Arkloop Developers
Specifications

Logging and Observability Strategy

This document describes Arkloop's logging system architecture, covering the roles of application logs, audit logs, and Run Events.

1. Boundaries of the Three Record Types

CategoryPurposeStorage
Run EventsBusiness event stream (SSE + storage + playback)run_events table (partitioned by month)
Application LogsOperational troubleshooting (service health, exceptions, latency)stdout JSON
Audit LogsSecurity auditing (management actions, access, permission changes)audit_logs table

This strategy focuses on Application Logs and requires coordination with Run Events fields.

2. Code Attribution

ServicePath
APIsrc/services/api/internal/observability/ + src/services/api/internal/http/
Workersrc/services/worker/internal/app/ (logger configuration + trace_id propagation)

Principles:

  • Core logic expresses processes through Run Events, not direct dependency on logging.
  • Logging is configured by the API/Worker composition root; business modules only receive the pre-configured logger / context accessor.

3. Structured JSON (stdout)

All services output single-line JSON to stdout:

  • Timestamps are unified as ISO8601 (UTC).
  • exception/stack are serialized as fields.
  • Compatible with Loki/ELK/Datadog collection.

4. End-to-End trace_id Propagation

4.1 Generation and Propagation

  • The HTTP entry point (TraceMiddleware) generates the trace_id.
  • Written to: log fields, API error responses, HTTP header X-Trace-Id, and Run Events.
  • Propagated to the Worker via jobs.payload_json, where the Worker restores the context.

4.2 Trust Policy

  • trace_id from standard clients is untrusted.
  • Trusted upstreams (Gateway): ARKLOOP_TRUST_INCOMING_TRACE_ID=1.
  • Client IP: ARKLOOP_TRUST_X_FORWARDED_FOR=1 (enabled only in reverse proxy scenarios).

4.3 Correlation ID Distinction

IDDescription
trace_idEnd-to-end tracing
request_idSingle HTTP request
run_idAgent Loop execution instance

5. Automatic Context Injection

Logs automatically populate fields through context binding, avoiding line-by-line manual entry.

Required context fields (priority high to low):

  • trace_id, request_id
  • org_id, user_id
  • project_id, thread_id, run_id
  • tool_call_id, event_id
  • component (api / worker / gateway)

6. Data Masking Policy

Never Log:

  • Authorization, Cookie, model provider keys, system prompt source.

Tool Parameters/Outputs:

  • Application logs only record tool_name, duration, and error classification.
  • Plaintext parameters enter Run Events (masked/classified by policy).

User Inputs/Model Outputs:

  • Application logs only record length/summary.
  • Playback and auditing rely on Run Events.

7. Log Field Schema

Field naming: snake_case + lowercase (trace_id, not traceId).

CategoryField
Commonts, level, logger, msg, component, env, version
Correlationtrace_id, request_id, org_id, user_id, project_id, thread_id, run_id
Executionduration_ms, attempt, timeout_ms
Tooltool_name, tool_call_id, risk_level
Costprovider, model, input_tokens, output_tokens, cost_usd
Errorerror_class, error_code, exception, stack

8. Error Classification

Aligned with the API error model:

ClassificationDescription
auth.*Authentication/Permissions
validation.*Schema validation
policy.*Policy interception
budget.*Budget/Quota
provider.*Model provider errors
mcp.*MCP protocol errors
internal.*Internal errors

Additional fields: retryable (retry flag), duration_ms, cost_usd.

9. Roles of Run Events vs.
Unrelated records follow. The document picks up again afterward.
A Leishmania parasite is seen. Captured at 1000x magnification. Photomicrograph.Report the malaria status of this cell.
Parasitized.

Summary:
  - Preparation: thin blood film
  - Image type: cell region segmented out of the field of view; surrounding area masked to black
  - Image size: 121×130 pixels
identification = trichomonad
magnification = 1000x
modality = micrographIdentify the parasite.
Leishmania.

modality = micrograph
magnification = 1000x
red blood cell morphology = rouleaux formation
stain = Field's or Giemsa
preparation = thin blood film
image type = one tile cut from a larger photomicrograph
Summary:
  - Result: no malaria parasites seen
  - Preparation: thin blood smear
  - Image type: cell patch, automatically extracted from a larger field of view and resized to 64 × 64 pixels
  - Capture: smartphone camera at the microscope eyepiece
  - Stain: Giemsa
Application Logs

ScenarioWrite Target
Who called which tool, parameters/results, policy interception, budget changesRun Events
Dependency exceptions, timeouts, database errors, Worker crashes, upstream instabilityApplication Logs

When the same fact is needed by both:

  • Run Events retain business semantics.
  • Application logs only retain correlation fields + duration, avoiding duplicate sensitive plaintext.

10. Audit Logs

The audit_logs table records all management operations:

FieldDescription
user_idActor
actionAction type
resource_typeResource type
ip_addressSource IP
user_agentClient identifier

Any unauthorized viewing/export/policy changes must be recorded in audit logs.

11. OpenTelemetry Evolution Path

Current: trace_id is used for end-to-end tracing.

Future: OTel will be introduced as an enhancement, requiring alignment with log fields (trace_id / span_id). Its introduction will not break the existing log schema.